Pakistan flood victims slam Zardari ‘joy ride’ in Europe

Daily News Egypt
4 Min Read

MAJUKY FAQIRABAD: Pakistan’s President Asif Ali Zadari came under renewed fire Tuesday for visiting France and Britain while up to 3.2 million of his people suffer from the worst floods in decades.

Devastating monsoon rains have killed up to 1,500 people and washed away entire villages in the northwest Khyber Pakhtunkhwa province, submerging farmland, drowning livestock and now spreading across much of the country.

Zardari, who is widely unpopular at home and whose public engagements are often limited, came under flak for failing to scrap summits in Britain and Paris to confront the miseries at home.

"Why did Zardari embark on a visit to France and Britain when his own people are in great distress and shock?" asked Murad Khan in Majuky Faqirabad, one of the worst affected villages in the northwest.

"We are facing an awful situation and the president should not have left the country," said Murad.

Government assistance has yet to materialise in Murad’s village, where witnesses said most of the homes had been destroyed and at least 100 people were missing.

Survivors are living in desperate conditions under open skies or sheltering from heavy rains in mosques without clean drinking water and food, as fears grow of a public health disaster.

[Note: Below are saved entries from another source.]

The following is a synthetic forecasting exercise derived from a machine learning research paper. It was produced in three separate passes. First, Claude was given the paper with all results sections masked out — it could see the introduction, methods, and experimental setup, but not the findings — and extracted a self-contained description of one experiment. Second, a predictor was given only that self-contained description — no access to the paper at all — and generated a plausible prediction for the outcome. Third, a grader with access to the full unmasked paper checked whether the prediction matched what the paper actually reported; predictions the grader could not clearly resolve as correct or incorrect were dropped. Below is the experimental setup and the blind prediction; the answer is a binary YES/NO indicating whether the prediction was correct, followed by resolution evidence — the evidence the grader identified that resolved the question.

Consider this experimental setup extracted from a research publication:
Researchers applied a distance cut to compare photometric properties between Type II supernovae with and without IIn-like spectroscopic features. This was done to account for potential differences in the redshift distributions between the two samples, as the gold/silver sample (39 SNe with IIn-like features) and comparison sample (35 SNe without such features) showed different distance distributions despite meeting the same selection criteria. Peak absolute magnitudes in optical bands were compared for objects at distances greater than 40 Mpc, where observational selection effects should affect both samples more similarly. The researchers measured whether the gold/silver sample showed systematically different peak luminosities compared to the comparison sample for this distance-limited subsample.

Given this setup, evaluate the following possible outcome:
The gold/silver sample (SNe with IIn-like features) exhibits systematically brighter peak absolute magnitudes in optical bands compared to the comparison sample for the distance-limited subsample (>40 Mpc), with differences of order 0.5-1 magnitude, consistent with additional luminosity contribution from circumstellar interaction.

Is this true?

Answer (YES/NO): NO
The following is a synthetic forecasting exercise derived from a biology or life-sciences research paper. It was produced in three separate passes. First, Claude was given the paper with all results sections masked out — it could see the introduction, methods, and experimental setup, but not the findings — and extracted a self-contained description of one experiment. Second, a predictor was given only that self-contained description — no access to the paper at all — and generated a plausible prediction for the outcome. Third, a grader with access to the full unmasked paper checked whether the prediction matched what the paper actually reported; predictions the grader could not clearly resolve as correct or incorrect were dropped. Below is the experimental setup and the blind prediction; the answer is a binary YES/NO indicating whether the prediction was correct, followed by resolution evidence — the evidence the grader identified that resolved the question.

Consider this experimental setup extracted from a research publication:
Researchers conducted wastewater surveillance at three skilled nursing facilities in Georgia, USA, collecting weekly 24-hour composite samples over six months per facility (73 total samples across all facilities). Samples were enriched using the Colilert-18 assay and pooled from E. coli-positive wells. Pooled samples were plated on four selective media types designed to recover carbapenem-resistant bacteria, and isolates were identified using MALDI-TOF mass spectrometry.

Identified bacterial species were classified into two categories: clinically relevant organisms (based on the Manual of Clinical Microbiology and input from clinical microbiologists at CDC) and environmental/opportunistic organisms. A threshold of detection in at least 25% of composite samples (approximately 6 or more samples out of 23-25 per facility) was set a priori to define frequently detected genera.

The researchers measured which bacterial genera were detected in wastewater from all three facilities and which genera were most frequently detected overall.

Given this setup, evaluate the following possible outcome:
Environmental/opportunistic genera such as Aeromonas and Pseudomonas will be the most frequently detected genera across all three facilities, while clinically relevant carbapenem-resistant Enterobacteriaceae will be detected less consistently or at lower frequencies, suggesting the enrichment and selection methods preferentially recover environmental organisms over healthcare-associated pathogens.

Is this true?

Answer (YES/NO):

"Two young girls in my immediate neighbourhood drowned in the flood waters," hit out 40-year-old Sher Khan, also in Majuky.

"Zardari should visit the flood-hit areas and take steps for welfare of the stranded people instead of taking joy rides to France and UK."

Zardari is not all-powerful in Pakistan, where the military still retains massive political influence and Prime Minister Yousuf Raza Gilani has taken on more day-to-day authority over government affairs.

But initial opposition to his visit, over remarks from British Prime Minister David Cameron that elements within Pakistan export terrorism, has given way to outrage among flood victims as the crisis worsened.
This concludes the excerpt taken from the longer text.